Often associated with the developer profession, the term “full-stack” has different meanings according to the companies using it. But the main characteristic of these companies relies on their ability to provide and control the service and experience they are selling. The “full-stack approach" implies extending the fundamental skills of the company beyond traditional marketing, commercial, and technological skills.
Beyond mastering the production chain, the combination of technology with business innovation is characteristic to a full-stack business. In some cases, the experience implies moving from the digital world to the world of atoms--Tesla manufactures its own cars, Netflix produces television programs, etc. In other cases, there's no need to manipulate tangible assets, but you still have to combine perspective technology with functional, service-based, operational expertise.
1. Being Full-stack Means You Can Thwart Operational Complexity
Full-stack startups are not just technology companies. To successfully implement a full-stack approach, these companies usually have to ignore the sacrosanct idea that a startup should focus on one offer and perfectly execute it.
They generally choose to transform operational complexity in a feature and offer premium service. Uber revolutionized urban transportation by putting this strategy in place. The same goes with how Airbnb revolutionized holiday rentals and now, the travel experience.
Frichti is the perfect example of the full-stack concept
French startup Frichti, which grabbed $13.4 million in 2016, perfectly illustrates the concept of a full-stack platform. Its economic model relies on the integrating the entire value chain within the platform, from cooking to the delivery process.
“We're a restaurant, we do e-commerce and offer logistics at the same time. We integrate the entire value chain, which enables us to better control our costs and prices”

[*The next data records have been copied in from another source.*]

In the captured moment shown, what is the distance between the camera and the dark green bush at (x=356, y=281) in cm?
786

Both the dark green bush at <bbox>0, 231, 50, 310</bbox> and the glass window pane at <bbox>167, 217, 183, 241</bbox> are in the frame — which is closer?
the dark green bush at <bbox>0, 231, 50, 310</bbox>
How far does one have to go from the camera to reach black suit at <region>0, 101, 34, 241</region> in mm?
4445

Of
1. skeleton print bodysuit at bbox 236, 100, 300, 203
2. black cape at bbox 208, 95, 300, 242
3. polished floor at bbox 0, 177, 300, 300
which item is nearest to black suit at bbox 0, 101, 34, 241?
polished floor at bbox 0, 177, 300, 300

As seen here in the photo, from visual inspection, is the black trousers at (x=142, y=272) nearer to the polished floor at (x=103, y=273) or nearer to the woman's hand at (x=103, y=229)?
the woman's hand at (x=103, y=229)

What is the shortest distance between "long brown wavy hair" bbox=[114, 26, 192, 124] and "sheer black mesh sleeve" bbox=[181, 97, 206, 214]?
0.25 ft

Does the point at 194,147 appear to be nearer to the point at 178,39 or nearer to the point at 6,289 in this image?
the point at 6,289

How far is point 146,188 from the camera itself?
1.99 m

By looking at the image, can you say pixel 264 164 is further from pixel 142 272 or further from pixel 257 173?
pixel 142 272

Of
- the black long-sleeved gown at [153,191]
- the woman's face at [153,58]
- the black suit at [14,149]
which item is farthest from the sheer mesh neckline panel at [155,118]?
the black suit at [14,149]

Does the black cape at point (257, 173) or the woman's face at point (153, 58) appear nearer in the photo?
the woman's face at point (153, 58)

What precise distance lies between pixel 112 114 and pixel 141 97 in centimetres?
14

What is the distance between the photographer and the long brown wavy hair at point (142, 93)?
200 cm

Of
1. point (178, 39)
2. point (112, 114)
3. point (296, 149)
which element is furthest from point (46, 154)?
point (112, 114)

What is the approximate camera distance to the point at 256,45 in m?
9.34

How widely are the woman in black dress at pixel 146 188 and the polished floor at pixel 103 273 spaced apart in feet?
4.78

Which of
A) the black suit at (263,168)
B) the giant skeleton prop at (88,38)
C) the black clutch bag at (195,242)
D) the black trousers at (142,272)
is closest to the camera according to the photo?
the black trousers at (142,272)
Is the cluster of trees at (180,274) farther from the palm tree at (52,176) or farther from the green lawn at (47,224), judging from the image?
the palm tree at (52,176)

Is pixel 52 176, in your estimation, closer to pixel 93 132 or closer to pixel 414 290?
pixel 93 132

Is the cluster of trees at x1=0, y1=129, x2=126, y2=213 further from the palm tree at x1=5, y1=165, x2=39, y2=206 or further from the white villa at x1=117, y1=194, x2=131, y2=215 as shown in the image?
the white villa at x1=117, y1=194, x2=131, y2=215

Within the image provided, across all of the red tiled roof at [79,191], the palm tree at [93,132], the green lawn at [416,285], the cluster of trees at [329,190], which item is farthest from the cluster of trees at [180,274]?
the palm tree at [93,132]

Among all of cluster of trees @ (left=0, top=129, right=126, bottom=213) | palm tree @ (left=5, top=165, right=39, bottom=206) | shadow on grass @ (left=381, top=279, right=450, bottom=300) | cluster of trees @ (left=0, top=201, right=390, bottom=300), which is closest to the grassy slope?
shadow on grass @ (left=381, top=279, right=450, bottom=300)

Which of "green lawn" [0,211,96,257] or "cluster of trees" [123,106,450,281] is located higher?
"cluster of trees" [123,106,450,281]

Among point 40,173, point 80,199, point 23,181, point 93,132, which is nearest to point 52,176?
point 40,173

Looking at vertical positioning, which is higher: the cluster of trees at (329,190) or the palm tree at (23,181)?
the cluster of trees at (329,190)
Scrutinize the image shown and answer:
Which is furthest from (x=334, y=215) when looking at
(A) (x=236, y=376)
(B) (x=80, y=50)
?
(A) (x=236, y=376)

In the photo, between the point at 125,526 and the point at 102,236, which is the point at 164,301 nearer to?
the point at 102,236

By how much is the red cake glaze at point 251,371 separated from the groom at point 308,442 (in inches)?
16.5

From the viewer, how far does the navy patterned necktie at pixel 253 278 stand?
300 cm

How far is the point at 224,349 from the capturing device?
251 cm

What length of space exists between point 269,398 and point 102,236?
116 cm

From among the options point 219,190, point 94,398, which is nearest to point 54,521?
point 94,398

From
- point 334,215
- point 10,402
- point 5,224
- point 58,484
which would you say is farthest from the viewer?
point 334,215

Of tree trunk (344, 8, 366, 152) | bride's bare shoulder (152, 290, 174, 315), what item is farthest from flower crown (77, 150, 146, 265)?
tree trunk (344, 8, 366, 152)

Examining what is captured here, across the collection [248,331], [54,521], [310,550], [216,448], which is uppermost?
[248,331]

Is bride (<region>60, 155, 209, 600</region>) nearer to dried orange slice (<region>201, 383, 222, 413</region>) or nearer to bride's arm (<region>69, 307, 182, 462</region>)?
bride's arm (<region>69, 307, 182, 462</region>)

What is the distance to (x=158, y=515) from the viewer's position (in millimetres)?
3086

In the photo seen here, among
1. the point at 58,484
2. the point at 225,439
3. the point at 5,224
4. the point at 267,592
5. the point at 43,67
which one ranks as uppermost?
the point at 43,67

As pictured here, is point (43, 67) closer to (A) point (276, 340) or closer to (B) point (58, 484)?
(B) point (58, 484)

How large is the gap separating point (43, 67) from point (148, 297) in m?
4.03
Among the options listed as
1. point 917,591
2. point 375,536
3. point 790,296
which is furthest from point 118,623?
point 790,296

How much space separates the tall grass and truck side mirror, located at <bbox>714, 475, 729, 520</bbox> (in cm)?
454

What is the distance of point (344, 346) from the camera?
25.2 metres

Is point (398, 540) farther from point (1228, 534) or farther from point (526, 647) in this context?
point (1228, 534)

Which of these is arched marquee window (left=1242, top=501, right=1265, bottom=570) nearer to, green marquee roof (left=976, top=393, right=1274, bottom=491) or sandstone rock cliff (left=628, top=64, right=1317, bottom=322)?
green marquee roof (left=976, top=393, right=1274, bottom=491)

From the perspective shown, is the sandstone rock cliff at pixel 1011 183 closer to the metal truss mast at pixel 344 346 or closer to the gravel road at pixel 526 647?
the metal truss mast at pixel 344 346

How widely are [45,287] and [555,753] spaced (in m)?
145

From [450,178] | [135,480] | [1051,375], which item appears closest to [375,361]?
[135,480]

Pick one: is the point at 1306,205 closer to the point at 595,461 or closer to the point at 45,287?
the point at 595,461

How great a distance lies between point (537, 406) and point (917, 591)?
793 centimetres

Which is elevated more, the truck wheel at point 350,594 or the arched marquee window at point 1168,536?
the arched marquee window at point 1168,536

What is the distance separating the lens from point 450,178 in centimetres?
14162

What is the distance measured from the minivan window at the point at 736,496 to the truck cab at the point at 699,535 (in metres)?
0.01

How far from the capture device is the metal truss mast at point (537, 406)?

-- Julia Bijaoui, Co-founder of Frichti
It’s also a state of mind: we see Frichti as a food delivery company, but its co-founders see it as a tech company. It’s the perfect example of how technology can solve an operational problem.
Why does the iAdvize platform describe itself as full-stack?
When it comes to the B2B sector, iAdvize also follows this logic. It’s now possible to manage human resources in customer service teams thanks to ibbü, an independent, on-demand pool of brand advocates, a service offered by the iAdvize platform. We provide companies with a conversational commerce platform that enables them to master all communication touch-points in real-time.
2. The Characteristics of a Full-stack Platform: Creating Perceptive Technology
Full-stack startups seek to eliminate as many commercial and logistical intermediaries as possible to save time and money, master their market, and engage with the end customer. Reducing intermediaries is possible due to the web and its new applications.
Whatever the industry, seeing a company with a tech state of mind enables you to turn the sector's structure upside down. Uber’s example is a very concrete one: an application for a simple service at the heart of an industry with confusing logistics.
By using an API, the technology ensures a bridge between worlds. Any physical business (based on a tangible product, a human service, etc.) can be designed like a digital company with strong potential.
3. Offering an Integrated User Experience
Chris Dixon cites Apple as a classic example of the full-stack approach. This American giant designs its product software and distributes it in its own stores. Most importantly, Apple offers a unique user experience with premium customer service and a similarly unique in-store shopping experience.
Uber not only controls the entire value chain, but also became a third-party app for its partners, meaning they can integrate Uber’s ride-booking service directly on their apps. Hilton Hotels & Resorts does this and sends reminders directly in the Uber app to help their customers book a car with just one click. Thanks to branding and personalization, customers can remain in the Hilton app while having access to some of the services offered by Uber. This enables the group to create less friction in the user experience and builds a growing dependence on their service.